Они растворились в тумане, а Прокоп вспомнил о зеленом билетике.
«Ваша судьба, — прочел он при неверном свете фонаря. — Вы человек благородный, сердца доброго и в своей области весьма ученый. На долю вашу выпадет много невзгод; но если вы будете остерегаться необдуманных поступков и стремления к великим делам — добьетесь уважения окружающих и займете выдающееся положение. Многое потеряете, но позднее будете вознаграждены. Ваши несчастливые дни — вторник и пятница. Saturn. conj. b. b. Martis. Deo gratias»[170]
Из темноты вынырнул старичок с полной охапкой валежника, за ним — белая голова лошади.
— Ну как? — напряженно, с какой-то авторской застенчивостью спросил он. — Прочитал? Хорошая судьба?
— Хорошая, дедушка.
— Вот видишь, — удовлетворенно вздохнул тот. — Все будет хорошо. И слава богу, когда так.
Он сложил валежник и, радостно бормоча, развел перед хижиной костер. Опять поискал в повозке, принес котелок, отправился за водой.
— Сейчас, сейчас, — все бормотал он. — Варись, кипи, гость у нас!
Он суетился, как хлопотливая хозяюшка; принес из повозки хлеб и, с наслаждением принюхиваясь, развернул кусок деревенского сала.
— А соль-то, соль! — хлопнул он себя по лбу, опять побежал к повозке.
Наконец примостился у костра, отделил Прокопу большую половину еды, медленно стал пережевывать каждый кусочек. Прокопу дым, что ли, в глаза попал — он ел, а по лицу его стекали слезы. Старик каждый второй кусок протягивал лошадке, которая склонила над ним озаренную костром морду.

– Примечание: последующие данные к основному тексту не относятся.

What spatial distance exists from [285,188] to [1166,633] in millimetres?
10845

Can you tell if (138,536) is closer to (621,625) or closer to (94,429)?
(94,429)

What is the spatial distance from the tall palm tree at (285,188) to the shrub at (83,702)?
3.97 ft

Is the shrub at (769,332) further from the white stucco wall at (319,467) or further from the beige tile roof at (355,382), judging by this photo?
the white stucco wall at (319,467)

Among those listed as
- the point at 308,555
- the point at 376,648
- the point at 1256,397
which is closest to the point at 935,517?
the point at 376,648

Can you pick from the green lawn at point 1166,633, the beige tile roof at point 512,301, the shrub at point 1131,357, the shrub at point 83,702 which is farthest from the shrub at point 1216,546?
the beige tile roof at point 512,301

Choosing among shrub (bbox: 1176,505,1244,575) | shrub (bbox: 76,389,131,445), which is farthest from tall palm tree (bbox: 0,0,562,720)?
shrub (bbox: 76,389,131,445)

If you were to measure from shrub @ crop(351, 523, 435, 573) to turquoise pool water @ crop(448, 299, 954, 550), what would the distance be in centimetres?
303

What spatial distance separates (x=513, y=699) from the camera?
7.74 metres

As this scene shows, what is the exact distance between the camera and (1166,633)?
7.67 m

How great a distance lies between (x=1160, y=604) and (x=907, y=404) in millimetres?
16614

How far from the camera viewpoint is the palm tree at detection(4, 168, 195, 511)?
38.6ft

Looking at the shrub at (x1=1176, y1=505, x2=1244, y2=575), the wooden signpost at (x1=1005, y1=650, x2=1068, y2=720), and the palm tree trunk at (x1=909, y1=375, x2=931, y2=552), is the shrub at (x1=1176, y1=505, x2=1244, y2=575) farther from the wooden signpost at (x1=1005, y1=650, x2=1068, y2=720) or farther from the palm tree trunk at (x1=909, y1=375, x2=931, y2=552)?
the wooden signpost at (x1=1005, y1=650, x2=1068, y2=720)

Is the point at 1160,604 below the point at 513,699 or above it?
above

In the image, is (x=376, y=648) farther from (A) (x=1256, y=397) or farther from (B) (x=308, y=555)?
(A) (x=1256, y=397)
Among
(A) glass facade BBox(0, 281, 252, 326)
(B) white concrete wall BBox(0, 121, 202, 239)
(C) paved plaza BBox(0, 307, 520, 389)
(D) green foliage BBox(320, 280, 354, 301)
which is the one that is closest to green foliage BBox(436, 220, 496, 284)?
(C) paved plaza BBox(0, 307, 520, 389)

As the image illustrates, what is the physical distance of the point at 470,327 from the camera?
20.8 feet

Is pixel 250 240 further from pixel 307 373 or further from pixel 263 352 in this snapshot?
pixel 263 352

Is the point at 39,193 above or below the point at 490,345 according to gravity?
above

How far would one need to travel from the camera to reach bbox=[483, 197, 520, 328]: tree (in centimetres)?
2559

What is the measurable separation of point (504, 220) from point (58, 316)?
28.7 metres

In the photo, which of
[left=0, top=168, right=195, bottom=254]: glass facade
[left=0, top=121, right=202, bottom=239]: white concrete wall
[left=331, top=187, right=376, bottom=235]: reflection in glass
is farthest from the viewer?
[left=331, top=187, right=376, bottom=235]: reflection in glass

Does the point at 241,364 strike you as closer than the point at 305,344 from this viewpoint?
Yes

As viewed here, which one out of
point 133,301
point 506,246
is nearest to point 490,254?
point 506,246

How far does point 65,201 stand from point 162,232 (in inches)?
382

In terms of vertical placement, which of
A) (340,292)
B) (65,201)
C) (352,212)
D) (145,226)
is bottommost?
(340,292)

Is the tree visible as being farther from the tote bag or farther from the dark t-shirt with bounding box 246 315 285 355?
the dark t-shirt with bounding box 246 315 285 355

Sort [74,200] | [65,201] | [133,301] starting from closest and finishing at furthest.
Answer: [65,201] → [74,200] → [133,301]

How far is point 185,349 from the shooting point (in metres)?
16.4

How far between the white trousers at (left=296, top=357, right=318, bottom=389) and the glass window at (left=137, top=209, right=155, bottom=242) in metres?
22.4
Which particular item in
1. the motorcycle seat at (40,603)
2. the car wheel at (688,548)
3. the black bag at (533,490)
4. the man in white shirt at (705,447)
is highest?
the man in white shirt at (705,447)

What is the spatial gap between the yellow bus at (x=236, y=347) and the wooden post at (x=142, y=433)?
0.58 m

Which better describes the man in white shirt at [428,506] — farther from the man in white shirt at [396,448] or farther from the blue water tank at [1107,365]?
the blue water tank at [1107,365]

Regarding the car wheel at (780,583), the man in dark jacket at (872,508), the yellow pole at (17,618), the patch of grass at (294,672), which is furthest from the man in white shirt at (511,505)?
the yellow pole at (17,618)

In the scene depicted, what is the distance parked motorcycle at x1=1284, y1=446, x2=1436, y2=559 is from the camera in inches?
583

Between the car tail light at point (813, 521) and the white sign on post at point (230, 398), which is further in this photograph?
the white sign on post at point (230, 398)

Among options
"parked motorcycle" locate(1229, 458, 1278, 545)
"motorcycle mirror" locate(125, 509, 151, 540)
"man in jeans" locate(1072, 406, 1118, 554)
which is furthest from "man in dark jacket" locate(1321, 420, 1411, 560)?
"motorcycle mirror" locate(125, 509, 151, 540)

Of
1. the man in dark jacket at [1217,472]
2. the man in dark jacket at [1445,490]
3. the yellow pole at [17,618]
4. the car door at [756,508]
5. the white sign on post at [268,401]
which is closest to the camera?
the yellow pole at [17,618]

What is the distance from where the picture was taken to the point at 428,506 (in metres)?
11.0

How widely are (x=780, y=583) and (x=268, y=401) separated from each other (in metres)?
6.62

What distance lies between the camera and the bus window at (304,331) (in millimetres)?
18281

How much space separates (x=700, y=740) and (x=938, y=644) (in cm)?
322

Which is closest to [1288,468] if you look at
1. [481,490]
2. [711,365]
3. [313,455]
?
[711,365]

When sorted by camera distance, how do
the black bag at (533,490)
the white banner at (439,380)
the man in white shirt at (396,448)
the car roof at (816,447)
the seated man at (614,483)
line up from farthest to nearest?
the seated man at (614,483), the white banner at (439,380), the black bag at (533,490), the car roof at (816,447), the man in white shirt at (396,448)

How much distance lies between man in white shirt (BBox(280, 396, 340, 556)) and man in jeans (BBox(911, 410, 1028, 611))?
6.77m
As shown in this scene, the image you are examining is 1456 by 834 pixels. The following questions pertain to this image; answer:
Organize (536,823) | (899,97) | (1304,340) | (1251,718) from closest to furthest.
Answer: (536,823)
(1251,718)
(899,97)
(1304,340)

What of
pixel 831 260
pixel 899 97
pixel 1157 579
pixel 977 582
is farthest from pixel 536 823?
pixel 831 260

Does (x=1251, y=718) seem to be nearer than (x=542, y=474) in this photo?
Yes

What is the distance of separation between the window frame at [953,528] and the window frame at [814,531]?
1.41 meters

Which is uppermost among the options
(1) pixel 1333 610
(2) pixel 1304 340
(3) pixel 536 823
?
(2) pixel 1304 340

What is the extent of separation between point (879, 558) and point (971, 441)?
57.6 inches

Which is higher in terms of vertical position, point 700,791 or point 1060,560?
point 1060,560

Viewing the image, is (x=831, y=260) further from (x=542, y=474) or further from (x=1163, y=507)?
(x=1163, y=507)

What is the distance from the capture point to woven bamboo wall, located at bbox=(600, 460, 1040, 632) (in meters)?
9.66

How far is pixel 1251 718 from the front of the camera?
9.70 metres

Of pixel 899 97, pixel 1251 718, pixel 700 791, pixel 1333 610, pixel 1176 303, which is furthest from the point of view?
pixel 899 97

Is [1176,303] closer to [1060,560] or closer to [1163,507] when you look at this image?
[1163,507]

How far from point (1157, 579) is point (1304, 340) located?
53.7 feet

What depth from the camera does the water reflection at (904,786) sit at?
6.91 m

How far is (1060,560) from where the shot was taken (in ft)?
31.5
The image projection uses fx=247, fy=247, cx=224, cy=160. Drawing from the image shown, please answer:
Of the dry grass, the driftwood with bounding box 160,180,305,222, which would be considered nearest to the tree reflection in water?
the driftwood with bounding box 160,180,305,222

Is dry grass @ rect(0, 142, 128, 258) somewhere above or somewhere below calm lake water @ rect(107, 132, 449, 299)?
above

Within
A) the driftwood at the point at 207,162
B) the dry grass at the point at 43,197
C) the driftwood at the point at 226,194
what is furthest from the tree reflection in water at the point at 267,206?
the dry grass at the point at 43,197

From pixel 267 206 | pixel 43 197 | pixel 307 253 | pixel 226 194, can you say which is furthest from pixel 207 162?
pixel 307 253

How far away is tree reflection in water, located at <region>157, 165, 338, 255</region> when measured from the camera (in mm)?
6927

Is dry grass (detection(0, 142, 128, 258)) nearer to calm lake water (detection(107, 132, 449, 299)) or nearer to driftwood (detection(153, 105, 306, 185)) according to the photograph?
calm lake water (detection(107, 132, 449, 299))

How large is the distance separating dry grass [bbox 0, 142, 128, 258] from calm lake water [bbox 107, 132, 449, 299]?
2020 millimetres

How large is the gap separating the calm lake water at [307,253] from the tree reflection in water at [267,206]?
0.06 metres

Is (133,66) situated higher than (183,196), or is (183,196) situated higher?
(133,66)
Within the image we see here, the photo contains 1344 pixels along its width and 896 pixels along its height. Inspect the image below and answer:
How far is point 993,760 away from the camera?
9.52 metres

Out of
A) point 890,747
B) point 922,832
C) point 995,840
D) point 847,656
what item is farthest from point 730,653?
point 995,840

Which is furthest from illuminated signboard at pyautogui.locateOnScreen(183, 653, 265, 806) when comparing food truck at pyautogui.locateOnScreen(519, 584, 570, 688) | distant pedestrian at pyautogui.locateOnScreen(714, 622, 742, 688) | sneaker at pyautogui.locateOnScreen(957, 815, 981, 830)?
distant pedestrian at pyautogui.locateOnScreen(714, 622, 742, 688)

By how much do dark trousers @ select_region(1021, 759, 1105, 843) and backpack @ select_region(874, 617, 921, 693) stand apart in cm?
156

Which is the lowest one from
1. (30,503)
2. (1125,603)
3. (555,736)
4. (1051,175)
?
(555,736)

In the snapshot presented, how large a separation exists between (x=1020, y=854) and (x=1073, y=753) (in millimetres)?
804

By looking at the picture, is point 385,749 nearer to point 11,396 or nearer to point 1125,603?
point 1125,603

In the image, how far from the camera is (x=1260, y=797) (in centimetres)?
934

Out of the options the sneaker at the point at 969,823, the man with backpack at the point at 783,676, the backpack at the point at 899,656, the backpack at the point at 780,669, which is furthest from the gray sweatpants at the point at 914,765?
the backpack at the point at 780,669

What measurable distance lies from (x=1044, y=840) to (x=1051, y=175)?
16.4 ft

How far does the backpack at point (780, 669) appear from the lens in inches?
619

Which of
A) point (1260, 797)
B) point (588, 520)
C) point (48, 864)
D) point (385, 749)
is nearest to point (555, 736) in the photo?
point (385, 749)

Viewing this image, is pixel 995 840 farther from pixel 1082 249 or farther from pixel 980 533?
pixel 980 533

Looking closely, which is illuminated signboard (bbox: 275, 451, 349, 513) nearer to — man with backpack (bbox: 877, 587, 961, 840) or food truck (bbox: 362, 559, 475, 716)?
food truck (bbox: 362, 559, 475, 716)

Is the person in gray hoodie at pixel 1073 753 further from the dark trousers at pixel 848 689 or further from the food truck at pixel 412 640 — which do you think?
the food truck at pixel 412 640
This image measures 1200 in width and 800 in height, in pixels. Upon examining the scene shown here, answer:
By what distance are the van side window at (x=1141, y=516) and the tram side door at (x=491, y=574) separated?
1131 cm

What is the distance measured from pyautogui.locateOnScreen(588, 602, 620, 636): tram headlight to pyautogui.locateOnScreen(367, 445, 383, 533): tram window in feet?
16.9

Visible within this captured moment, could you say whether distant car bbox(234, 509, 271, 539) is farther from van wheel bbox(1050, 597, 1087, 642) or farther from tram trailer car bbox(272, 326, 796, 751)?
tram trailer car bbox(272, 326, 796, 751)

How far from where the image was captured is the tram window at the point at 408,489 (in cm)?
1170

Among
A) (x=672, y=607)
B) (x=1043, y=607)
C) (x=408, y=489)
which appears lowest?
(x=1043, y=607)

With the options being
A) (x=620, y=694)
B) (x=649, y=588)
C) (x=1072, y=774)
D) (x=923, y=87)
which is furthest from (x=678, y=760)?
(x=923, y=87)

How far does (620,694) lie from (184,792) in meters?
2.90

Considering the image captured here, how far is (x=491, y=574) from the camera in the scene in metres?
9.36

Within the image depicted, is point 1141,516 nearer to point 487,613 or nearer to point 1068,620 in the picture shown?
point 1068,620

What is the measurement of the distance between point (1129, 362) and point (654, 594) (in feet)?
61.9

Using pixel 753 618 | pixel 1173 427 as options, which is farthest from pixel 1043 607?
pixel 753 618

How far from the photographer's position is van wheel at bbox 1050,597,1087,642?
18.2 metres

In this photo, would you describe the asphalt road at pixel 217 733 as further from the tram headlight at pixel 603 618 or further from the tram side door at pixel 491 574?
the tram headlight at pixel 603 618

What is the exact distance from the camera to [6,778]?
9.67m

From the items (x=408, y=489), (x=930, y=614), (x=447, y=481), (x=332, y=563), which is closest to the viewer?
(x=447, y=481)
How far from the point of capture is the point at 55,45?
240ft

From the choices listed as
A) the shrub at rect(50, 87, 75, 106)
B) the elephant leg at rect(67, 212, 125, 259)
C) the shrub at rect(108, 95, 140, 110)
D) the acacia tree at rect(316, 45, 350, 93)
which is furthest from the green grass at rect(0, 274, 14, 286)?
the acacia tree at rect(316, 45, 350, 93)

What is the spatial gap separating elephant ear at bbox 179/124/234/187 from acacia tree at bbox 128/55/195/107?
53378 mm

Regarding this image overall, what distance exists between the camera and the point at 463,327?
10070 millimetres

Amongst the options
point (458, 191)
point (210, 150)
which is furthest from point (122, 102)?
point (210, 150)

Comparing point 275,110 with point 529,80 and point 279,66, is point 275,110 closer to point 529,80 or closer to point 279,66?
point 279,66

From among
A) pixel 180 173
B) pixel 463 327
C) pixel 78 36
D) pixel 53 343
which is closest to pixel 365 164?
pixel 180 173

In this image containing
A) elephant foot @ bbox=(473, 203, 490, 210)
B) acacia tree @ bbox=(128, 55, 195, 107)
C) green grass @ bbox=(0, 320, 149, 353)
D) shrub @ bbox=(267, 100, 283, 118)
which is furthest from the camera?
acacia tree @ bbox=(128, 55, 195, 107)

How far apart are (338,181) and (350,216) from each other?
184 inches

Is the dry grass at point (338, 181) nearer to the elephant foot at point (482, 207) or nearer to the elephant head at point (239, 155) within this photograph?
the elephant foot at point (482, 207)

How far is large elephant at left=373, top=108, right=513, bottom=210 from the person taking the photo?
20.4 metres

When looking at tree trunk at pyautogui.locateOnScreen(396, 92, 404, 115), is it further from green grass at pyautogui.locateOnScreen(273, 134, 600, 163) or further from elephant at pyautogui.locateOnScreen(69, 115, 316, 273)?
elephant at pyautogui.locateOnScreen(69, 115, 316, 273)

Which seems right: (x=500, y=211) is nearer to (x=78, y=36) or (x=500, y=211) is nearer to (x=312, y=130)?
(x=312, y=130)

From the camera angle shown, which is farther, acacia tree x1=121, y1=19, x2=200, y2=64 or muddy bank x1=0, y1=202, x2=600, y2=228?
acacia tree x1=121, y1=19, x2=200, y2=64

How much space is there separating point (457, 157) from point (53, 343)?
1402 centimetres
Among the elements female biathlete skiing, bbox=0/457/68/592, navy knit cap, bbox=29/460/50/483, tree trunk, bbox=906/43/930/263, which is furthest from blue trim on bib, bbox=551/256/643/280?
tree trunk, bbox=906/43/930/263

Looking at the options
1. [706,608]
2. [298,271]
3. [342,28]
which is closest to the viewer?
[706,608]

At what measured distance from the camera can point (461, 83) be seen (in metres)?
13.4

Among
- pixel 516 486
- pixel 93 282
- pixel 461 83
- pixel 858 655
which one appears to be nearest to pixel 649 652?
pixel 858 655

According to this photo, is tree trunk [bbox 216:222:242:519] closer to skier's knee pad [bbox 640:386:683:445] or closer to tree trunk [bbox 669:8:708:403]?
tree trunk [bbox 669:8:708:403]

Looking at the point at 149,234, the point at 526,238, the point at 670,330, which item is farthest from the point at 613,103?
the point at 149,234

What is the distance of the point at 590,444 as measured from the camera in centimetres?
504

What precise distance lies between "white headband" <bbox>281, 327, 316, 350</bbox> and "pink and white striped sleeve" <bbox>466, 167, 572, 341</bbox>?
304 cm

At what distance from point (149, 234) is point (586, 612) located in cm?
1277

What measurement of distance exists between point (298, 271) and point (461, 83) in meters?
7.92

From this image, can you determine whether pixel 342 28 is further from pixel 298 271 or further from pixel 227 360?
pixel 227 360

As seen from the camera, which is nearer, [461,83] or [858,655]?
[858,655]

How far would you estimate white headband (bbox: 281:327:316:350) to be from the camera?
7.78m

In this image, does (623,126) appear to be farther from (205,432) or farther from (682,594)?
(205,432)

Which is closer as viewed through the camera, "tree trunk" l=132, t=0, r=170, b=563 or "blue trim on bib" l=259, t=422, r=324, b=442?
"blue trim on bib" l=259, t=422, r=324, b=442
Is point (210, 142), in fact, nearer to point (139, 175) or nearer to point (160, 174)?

И вдруг, сквозь пелену слез, Прокоп узнал его: да это — то старое, морщинистое лицо, которое он изо дня в день видел на дощатом потолке своей лаборатории! Сколько раз глядел он на него, засыпая! А утром, проснувшись, уже не узнавал его — были только сучки да ветхость, сырость и пыль…
Старичок улыбнулся:
— Вкусно? Ай-ай, опять хмуришься! Беда… — Он нагнулся к котелку. — Уже закипает.
Поднялся с усилием, заковылял к повозке. Вернулся через минуту с чашками.
— На, держи.
Прокоп принял чашку из его рук; она была расписана незабудками, венком окружавшими золотые буквы: «Людмила». Прокоп раз двадцать перечитал надпись, и слезы брызнули из его глаз.
— Дедушка, это… ее имя?
Старик смотрел на него грустно, ласково.
— Так знай же — да, ее, — тихо молвил он.
— А… найду я ее когда-нибудь?
Ответа не было; старичок только усиленно моргал.
— Дай-ка налью. — Голос его прозвучал нерешительно.
Дрожащей рукой подставил Прокоп чашку, и старый осторожно налил ему крепкого чаю.
— Пей, пока не остыло, — мягко сказал он.
— Спа… спасибо… — всхлипнул Прокоп и отпил глоток терпкого настоя.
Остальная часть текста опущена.